When this alkyne reacts with water in the presence of a strong acid catalyst like \(\mathrm{HgSO}_{4}\), hydration takes place, and the \(\mathrm{C}\equiv\mathrm{C}\) triple bond is converted into a \(\mathrm{C}=\mathrm{C}\) double bond with an OH group added to the terminal carbon: \(\mathrm{CH}_{3}\left(\mathrm{CH}_{2}\right)_{5} \mathrm{C}(OH)=\mathrm{C}\mathrm{H}_{2}\) This compound is the enol form.

Tautomerization

Enols can tautomerize to their more stable keto form.
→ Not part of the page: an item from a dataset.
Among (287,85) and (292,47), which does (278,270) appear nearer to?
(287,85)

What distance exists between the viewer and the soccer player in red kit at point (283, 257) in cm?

In this case, a proton shift occurs, and the double bond moves to be between the carbon atoms: \(\mathrm{CH}_{3}\left(\mathrm{CH}_{2}\right)_{5} \mathrm{C}(O)=\mathrm{CH}_{2}\) This is the carbonyl compound in equilibrium with the enol. #For reaction (b):#

Setting up the Reaction

For the given reaction (b), the first step is to set up the reaction, using the same starting alkyne: \(\mathrm{CH}_{3}\left(\mathrm{CH}_{2}\right)_{5} \mathrm{C} \equiv \mathrm{CH}\)

Hydroboration

In this reaction, hydroboration-oxidation occurs. The first step of this process is to react the alkyne with \(\mathrm{BH}\) in the presence of a suitable catalyst. This introduces a hydrogen and a boron group to the alkyne: \(\mathrm{CH}_{3}\left(\mathrm{CH}_{2}\right)_{5} \mathrm{C}(BH)=\mathrm{CH}_{2}\)

Oxidation

Next, the compound reacts with \(\mathrm{NaH}_{2}\mathrm{H}_{2} \mathrm{O}_{2}\), which replaces the boron group with an OH group, resulting in the formation of the enol: \(\mathrm{CH}_{3}\left(\mathrm{CH}_{2}\right)_{5} \mathrm{C}(OH)=\mathrm{CH}_{2}\) This compound is the enol form.

Tautomerization

Similarly to reaction (a), this enol can tautomerize to its more stable keto form. A proton shift occurs, and the double bond moves to be between the carbon atoms: \(\mathrm{CH}_{3}\left(\mathrm{CH}_{2}\right)_{5} \mathrm{C}(O)=\mathrm{CH}_{2}\) This is the carbonyl compound in equilibrium with the enol.